◆ **Selection**:
While the men were getting their food I mounted guard over our little possessions, and when they turned up to make things tidy in my hut, I walked off down to the shore by a path, which we had elaborately avoided when coming to the village, a very vertically inclined, slippery little path, but still the one whereby the natives went up and down to their canoes, which were kept tied up amongst the rocks. The moon was rising, illumining the sky, but not yet sending down her light on the foaming, flying Ogowé in its deep ravine. The scene was divinely lovely; on every side out of the formless gloom rose the peaks of the Sierra del Cristal. Lomba-ngawku on the further side of the river surrounded by his companion peaks, looked his grandest, silhouetted hard against the sky. In the higher valleys where the dim light shone faintly, one could see wreaths and clouds of silver-gray mist lying, basking lazily or rolling to and fro. Olangi seemed to stretch right across the river, blocking with his great blunt mass all passage; while away to the N.E. a cone-shaped peak showed conspicuous, which I afterwards knew as Kangwe. In the darkness round me flitted thousands of fire-flies and out beyond this pool of utter night flew by unceasingly the white foam of the rapids; sound there was none save their thunder. The majesty and beauty of the scene fascinated me, and I stood leaning with my back against a rock pinnacle watching it. Do not imagine it gave rise, in what I am pleased to call my mind, to those complicated, poetical reflections natural beauty seems to bring out in other people’s minds. It never works that way with me; I just lose all sense of human individuality, all memory of human life, with its grief and worry and doubt, and become part of the atmosphere. M’bo, I found, had hung up my mosquito-bar over one of the hard wood benches, and going cautiously under it I lit a night-light and read myself asleep with my damp dilapidated old Horace.
Woke at 4 A.M. lying on the ground among the plantain stems, having by a reckless movement fallen out of the house. Thanks be there are no mosquitoes. I don’t know how I escaped the rats which swarm here, running about among the huts and the inhabitants in the evening, with a tameness shocking to see. I turned in again until six o’clock, when we started getting things ready to go up river again, carefully providing ourselves with a new stock of poles, and subsidising a native to come with us and help us to fight the rapids.

◆ **Raw items**:

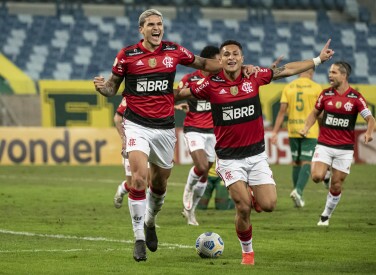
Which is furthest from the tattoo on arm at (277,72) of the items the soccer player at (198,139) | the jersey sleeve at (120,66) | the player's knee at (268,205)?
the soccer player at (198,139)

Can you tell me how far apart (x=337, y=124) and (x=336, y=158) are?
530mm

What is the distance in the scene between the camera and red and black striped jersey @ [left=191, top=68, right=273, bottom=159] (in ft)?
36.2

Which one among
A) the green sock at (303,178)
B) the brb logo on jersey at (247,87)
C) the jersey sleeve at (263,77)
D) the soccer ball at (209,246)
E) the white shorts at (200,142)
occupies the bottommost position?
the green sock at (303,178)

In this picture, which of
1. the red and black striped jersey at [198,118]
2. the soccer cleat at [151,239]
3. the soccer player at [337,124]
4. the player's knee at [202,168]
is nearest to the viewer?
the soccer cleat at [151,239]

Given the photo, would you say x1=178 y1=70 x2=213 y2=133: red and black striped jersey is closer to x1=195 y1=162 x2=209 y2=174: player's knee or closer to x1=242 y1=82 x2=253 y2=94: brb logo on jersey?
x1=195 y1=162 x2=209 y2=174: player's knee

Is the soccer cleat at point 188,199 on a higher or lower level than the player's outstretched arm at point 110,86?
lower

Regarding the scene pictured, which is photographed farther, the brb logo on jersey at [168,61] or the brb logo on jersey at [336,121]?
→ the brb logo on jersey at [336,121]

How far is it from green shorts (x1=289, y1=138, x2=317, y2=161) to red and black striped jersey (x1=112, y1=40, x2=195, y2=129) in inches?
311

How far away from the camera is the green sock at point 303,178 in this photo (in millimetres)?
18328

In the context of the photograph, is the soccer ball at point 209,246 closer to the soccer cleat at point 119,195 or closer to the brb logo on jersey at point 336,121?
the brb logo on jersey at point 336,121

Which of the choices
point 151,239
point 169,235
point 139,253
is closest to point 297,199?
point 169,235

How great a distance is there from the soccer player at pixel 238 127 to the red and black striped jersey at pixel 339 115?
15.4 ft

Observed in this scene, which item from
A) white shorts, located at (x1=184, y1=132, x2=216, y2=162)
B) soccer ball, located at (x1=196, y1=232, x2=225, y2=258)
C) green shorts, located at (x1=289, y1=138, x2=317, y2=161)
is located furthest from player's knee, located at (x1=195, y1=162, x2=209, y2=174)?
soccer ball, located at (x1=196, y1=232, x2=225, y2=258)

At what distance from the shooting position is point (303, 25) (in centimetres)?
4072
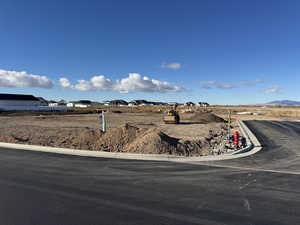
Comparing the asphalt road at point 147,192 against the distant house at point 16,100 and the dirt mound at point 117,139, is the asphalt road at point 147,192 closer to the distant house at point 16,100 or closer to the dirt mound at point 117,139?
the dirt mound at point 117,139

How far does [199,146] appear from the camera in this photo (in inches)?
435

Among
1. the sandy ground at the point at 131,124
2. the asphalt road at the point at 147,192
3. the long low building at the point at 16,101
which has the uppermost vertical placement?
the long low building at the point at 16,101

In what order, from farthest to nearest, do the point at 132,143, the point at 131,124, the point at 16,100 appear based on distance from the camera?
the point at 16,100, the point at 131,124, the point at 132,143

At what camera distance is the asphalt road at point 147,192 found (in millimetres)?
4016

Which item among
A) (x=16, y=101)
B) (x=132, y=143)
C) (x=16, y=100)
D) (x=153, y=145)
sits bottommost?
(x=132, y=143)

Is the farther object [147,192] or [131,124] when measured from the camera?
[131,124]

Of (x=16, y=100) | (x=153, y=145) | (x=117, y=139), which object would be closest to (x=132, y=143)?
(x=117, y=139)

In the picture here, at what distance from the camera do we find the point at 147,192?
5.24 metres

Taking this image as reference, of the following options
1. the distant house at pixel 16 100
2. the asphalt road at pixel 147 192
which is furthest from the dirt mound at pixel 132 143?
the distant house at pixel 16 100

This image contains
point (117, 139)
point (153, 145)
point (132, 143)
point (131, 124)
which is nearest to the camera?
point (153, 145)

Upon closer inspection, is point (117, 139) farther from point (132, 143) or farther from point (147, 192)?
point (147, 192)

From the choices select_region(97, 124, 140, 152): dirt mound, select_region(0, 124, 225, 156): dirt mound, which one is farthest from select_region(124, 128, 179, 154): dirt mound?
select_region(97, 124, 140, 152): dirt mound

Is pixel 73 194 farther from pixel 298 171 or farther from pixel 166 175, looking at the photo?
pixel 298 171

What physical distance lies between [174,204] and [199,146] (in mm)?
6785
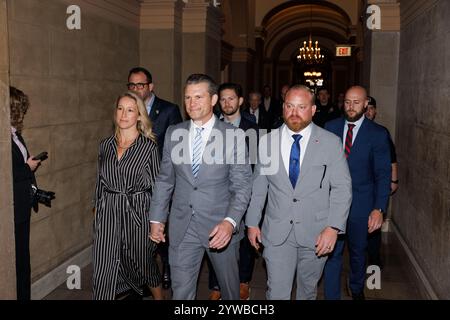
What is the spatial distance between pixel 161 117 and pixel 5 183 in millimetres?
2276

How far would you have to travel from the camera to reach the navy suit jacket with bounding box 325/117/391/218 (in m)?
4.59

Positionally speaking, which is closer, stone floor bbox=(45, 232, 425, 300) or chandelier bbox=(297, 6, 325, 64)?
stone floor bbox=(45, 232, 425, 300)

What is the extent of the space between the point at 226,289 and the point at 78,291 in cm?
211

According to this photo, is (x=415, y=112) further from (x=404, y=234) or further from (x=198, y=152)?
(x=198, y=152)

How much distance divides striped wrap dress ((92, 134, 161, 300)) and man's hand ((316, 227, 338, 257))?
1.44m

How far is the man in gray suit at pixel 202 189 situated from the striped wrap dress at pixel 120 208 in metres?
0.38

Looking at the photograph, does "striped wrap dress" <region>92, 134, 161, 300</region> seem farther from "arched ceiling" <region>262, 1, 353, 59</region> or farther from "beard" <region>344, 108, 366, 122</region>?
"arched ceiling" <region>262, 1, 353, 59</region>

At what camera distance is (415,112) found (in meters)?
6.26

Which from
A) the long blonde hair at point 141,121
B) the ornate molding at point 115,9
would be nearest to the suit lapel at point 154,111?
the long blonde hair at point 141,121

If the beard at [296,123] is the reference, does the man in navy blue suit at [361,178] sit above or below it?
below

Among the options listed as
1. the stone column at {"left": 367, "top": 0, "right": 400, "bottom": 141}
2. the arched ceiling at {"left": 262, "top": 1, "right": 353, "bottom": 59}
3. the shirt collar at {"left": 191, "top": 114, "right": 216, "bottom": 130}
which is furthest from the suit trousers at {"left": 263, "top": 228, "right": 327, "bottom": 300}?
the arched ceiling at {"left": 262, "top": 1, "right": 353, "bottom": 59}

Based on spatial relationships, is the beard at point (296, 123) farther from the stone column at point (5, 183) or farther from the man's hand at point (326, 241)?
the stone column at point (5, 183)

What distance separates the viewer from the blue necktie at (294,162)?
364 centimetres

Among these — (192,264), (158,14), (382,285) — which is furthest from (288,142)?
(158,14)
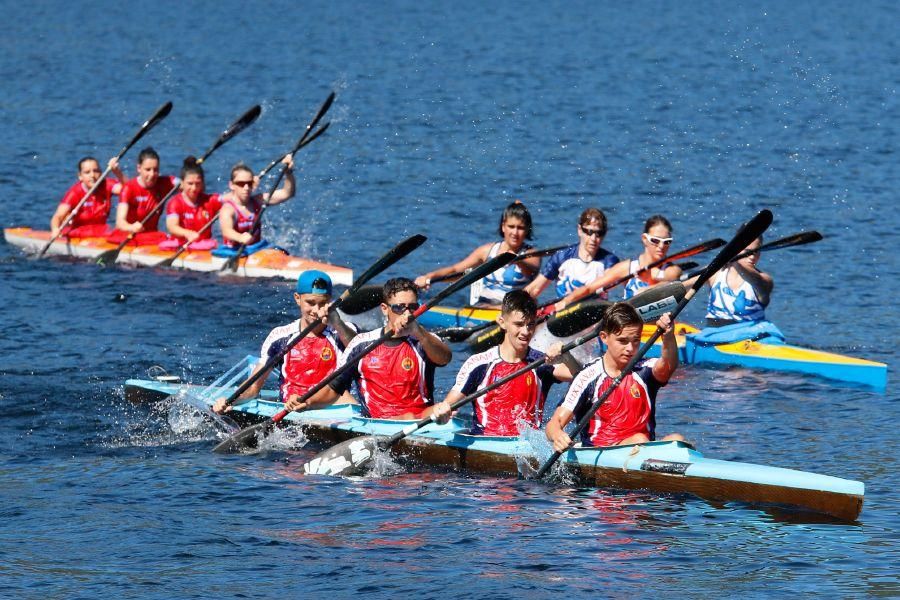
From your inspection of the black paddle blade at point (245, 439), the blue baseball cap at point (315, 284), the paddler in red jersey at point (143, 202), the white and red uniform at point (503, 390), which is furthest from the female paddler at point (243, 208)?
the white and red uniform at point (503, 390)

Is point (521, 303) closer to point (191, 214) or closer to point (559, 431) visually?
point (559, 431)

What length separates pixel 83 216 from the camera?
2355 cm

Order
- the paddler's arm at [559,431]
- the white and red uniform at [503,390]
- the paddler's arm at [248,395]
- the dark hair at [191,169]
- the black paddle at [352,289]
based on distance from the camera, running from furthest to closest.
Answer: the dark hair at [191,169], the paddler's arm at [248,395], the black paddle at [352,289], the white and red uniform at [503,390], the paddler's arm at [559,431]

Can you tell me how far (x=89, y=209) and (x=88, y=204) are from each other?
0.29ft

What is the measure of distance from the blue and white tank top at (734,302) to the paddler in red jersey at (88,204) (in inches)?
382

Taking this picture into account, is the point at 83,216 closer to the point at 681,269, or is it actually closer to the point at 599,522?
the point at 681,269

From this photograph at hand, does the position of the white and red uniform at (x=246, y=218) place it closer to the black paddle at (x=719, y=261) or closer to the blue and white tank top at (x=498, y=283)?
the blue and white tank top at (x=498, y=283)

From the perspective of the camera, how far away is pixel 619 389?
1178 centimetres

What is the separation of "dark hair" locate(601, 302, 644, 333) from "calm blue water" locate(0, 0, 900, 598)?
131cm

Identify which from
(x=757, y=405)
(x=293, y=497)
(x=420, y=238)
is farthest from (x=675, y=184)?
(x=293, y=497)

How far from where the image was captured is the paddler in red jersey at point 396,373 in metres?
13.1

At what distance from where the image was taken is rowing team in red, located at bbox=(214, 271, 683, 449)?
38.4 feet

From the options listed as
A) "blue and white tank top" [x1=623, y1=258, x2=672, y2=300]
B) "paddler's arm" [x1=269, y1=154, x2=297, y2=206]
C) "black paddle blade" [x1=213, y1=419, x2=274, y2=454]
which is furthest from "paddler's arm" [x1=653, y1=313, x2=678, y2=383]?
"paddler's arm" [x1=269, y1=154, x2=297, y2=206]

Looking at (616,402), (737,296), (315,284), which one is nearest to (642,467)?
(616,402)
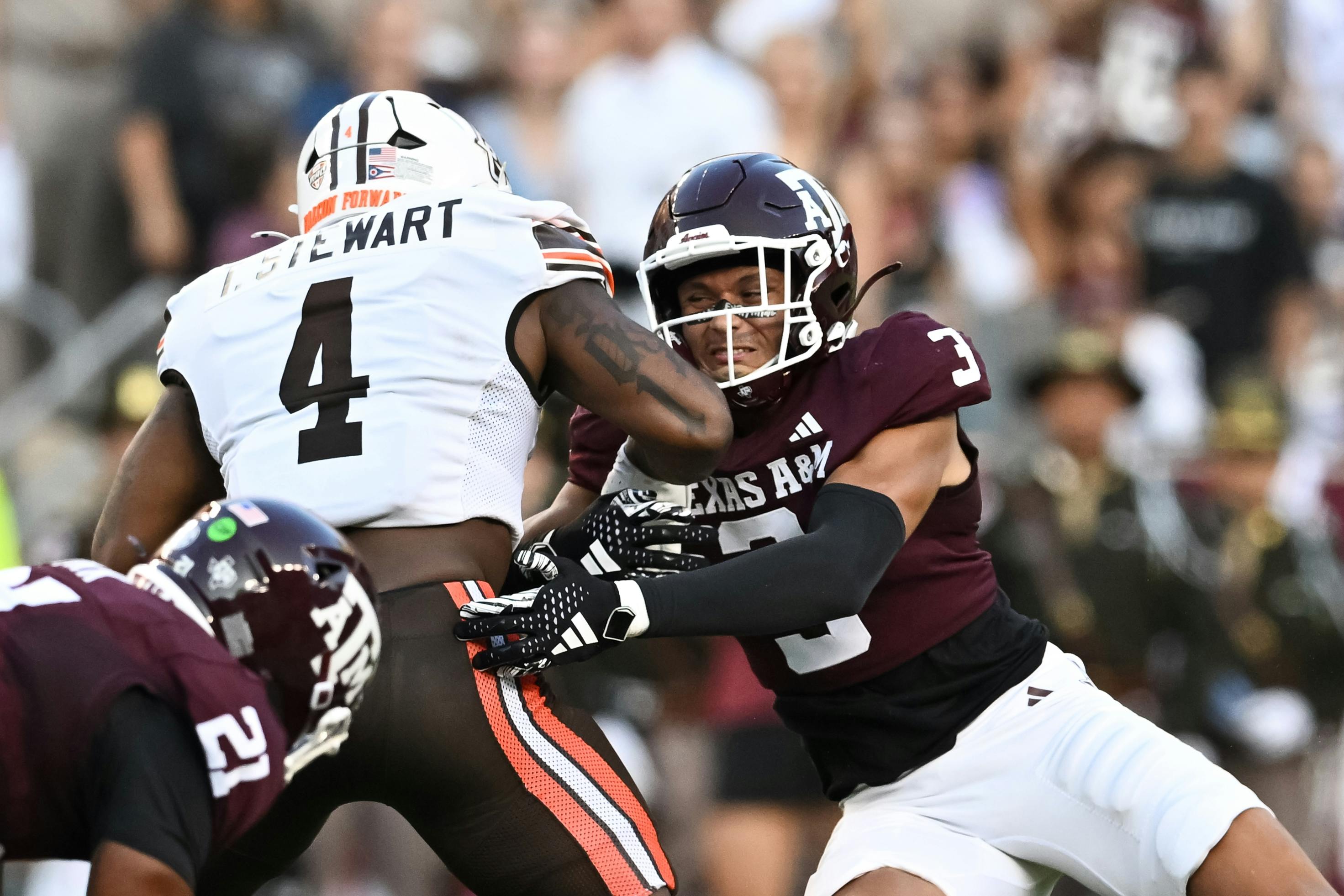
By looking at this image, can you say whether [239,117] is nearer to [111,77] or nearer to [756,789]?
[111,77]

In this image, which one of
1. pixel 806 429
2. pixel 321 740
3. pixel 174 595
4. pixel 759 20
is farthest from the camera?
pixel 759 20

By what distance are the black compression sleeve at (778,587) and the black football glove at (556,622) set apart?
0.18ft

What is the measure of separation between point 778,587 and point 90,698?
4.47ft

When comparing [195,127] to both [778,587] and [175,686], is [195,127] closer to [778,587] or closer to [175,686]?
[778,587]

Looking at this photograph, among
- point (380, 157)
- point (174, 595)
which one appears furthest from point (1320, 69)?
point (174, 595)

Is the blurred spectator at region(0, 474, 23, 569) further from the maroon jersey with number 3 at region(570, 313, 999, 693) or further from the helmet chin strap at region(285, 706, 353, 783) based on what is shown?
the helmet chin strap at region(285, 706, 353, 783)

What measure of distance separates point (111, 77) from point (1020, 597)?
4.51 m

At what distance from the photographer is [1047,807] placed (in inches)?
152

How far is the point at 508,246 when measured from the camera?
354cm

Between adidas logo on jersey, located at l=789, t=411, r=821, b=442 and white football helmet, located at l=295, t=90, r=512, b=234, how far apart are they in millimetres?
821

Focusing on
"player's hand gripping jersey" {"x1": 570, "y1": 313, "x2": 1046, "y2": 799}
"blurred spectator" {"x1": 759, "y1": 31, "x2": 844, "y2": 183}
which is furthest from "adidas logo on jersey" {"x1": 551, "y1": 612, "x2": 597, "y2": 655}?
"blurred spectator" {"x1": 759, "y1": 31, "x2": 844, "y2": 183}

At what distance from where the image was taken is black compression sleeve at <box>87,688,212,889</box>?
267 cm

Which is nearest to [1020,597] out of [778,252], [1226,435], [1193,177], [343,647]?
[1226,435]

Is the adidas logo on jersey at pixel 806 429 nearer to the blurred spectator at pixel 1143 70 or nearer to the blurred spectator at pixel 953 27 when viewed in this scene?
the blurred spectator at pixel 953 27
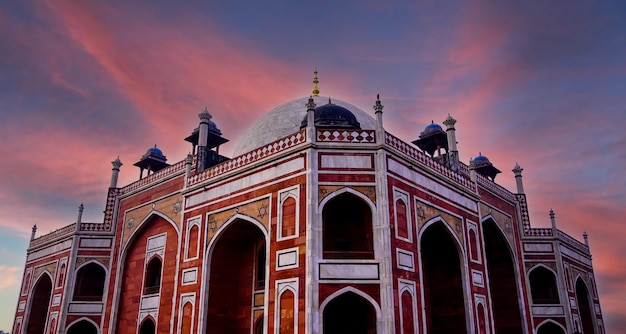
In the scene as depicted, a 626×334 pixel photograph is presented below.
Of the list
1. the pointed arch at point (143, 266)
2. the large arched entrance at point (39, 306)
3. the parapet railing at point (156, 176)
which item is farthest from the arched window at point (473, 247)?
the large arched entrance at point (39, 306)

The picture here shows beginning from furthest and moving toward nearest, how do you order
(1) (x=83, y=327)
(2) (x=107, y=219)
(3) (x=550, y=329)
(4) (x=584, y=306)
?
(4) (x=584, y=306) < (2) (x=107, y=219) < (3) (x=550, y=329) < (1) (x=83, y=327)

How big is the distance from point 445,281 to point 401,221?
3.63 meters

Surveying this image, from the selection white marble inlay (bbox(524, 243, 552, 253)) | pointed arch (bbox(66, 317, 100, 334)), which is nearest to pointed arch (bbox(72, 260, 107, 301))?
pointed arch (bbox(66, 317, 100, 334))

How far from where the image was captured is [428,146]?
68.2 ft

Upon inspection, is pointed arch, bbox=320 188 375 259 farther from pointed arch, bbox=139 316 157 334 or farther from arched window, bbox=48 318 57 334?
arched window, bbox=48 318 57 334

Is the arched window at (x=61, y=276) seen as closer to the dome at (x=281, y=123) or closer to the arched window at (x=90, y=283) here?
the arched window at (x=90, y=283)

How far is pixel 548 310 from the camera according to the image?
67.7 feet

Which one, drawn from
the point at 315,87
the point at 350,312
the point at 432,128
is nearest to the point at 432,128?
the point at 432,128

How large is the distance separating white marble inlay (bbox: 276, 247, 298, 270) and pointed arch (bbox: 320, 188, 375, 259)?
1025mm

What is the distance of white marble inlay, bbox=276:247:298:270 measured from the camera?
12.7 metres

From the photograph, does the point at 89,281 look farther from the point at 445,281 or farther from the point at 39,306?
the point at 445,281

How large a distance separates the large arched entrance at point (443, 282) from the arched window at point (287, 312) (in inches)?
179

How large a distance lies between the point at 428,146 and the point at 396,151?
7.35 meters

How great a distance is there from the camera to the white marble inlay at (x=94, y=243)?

◆ **Set tasks**:
[A] Echo the Ogowé account from "Woke at 4 A.M." to "fight the rapids.".
[B] In the Ogowé account, what does the narrator read before falling asleep under the mosquito-bar?
[C] Go on with the Ogowé account from the point where it stops.
These items were taken from a separate source.

◆ **Final answers**:
[A]
Woke at 4 A.M. lying on the ground among the plantain stems, having by a reckless movement fallen out of the house. Thanks be there are no mosquitoes. I don’t know how I escaped the rats which swarm here, running about among the huts and the inhabitants in the evening, with a tameness shocking to see. I turned in again until six o’clock, when we started getting things ready to go up river again, carefully providing ourselves with a new stock of poles, and subsidising a native to come with us and help us to fight the rapids.

[B] A damp, dilapidated old Horace.

[C]
The greatest breadth of the river channel we now saw, in the daylight, to be the S.S.W. branch; this was the one we had been swept into, and was almost completely barred by rock. The other one to the N.N.W. was more open, and the river rushed through it, a terrific, swirling mass of water. Had we got caught in this, we should have got past Kembe Island, and gone to Glory. Whenever the shelter of the spits of land or of the reefs was sufficient to allow the water to lay down its sand, strange shaped sandbanks showed, as regular in form as if they had been smoothed by human hands. They rise above the water in a slope, the low end or tail against the current; the down-stream end terminating in an abrupt miniature cliff, sometimes six and seven feet above the water; that they are the same shape when they have not got their heads above water you will find by sticking on them in a canoe, which I did several times, with a sort of automatic devotion to scientific research peculiar to me. Your best way of getting off is to push on in the direction of the current, carefully preparing for the shock of suddenly coming off the cliff end.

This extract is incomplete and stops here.